(Action item) Every record here must be set down once more, precisely as it reads.

(Records for processing)
________________________

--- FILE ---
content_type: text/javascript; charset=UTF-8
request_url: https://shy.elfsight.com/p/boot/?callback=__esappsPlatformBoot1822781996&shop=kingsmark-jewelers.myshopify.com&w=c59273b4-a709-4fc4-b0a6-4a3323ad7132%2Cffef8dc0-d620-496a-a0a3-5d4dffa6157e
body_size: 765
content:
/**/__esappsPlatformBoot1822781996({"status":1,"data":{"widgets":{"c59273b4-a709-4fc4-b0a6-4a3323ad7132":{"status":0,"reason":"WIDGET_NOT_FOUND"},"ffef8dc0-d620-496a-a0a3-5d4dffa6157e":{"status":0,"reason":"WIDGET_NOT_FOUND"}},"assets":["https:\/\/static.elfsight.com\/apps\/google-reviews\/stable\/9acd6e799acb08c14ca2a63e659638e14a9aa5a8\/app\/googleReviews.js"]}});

________________________

(Answer)
--- FILE ---
content_type: text/javascript; charset=UTF-8
request_url: https://shy.elfsight.com/p/boot/?callback=__esappsPlatformBoot1822781996&shop=kingsmark-jewelers.myshopify.com&w=c59273b4-a709-4fc4-b0a6-4a3323ad7132%2Cffef8dc0-d620-496a-a0a3-5d4dffa6157e
body_size: 765
content:
/**/__esappsPlatformBoot1822781996({"status":1,"data":{"widgets":{"c59273b4-a709-4fc4-b0a6-4a3323ad7132":{"status":0,"reason":"WIDGET_NOT_FOUND"},"ffef8dc0-d620-496a-a0a3-5d4dffa6157e":{"status":0,"reason":"WIDGET_NOT_FOUND"}},"assets":["https:\/\/static.elfsight.com\/apps\/google-reviews\/stable\/9acd6e799acb08c14ca2a63e659638e14a9aa5a8\/app\/googleReviews.js"]}});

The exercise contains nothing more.